Carol's house. Shots of the fugly twins gurgling and kicking. Can I get Carlos in here, stat? Carol and Luka have a first-Christmas moment -- "hard to believe," "it only happens once," blah blah blah. Luka makes to leave, but Carol invites him to stay for some eggnog. Luka doesn't want to "end up like those Santas." Carol presses him, so he asks what goes into eggnog "exactly," and when Carol mentions rum, he takes his coat off. If I give birth to twins, can Luka come over to my house? Because if that's what it takes . . .

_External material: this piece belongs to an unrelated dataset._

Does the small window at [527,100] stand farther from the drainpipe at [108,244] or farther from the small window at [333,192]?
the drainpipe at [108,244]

Back at the hospital, Conni gives the Santa Brigade dietary guidelines for the few days. Pukey Santa, who helped Kerry with a Y2K patch, stops by where she's standing at the desk and invites her to join them at Doc Magoo's. She accepts, but only after Pukey Santa offers to treat her. Pukey Santa mentions that he owns his own software company, and it just went public. Kerry remarks that she's "always looking for new investment opportunities." They walk out into the snow together. What. Ever.

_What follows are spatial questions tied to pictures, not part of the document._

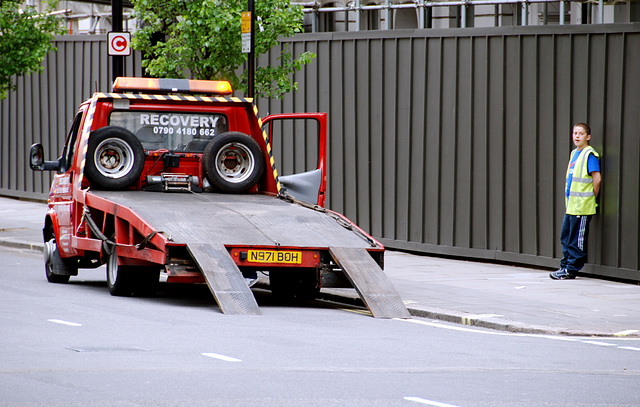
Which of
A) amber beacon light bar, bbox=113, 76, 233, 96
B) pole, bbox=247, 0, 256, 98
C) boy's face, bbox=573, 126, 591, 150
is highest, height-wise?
pole, bbox=247, 0, 256, 98

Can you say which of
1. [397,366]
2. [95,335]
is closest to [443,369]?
[397,366]

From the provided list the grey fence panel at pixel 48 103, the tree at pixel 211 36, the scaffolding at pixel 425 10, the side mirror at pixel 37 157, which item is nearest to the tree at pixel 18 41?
the grey fence panel at pixel 48 103

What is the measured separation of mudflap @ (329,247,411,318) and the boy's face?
14.0 ft

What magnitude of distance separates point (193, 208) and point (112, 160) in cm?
147

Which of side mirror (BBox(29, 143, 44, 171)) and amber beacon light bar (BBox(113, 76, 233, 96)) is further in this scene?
side mirror (BBox(29, 143, 44, 171))

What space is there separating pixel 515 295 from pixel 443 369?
209 inches

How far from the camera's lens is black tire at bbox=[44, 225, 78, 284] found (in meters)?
14.4

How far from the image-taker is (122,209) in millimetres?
12570

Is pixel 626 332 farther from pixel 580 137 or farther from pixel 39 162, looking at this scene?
pixel 39 162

Lucy -- hair back down -- explains a few things about the surgery to BHG, including something about how they had to split her breastbone, which will cause BHG a bit of pain for the few days; BHG calls this "a small price to pay." Romano stops by and checks on BHG, and then he heads out, but not before telling Lucy that she'll have to come by his office to discuss "disciplinary action," adding, "Nothing personal, but I do have a reputation to maintain." Lucy sort of shakes her head and watches him go with an "oh, that wacky Dr. Romano" look on her face. "So This Is Christmas" starts up in the background. Oh, for god's sake, writers. Give us a small break, would you please? BHG asks, "What was that all about?" and Lucy murmurs, "Nothin'." BHG whispers, "I cannot thank you enough, Dr. Knight." Lucy smiles and says she isn't a doctor yet, and BHG says, "You are to me." Lucy smiles some more. "God, I am so tired," BHG says, and Lucy nods, and the music cranks up on the line, "Let's hope it's a good one, without any tears," and the camera pans up, and we fade out on the unmistakable sound of Yoko Ono "singing."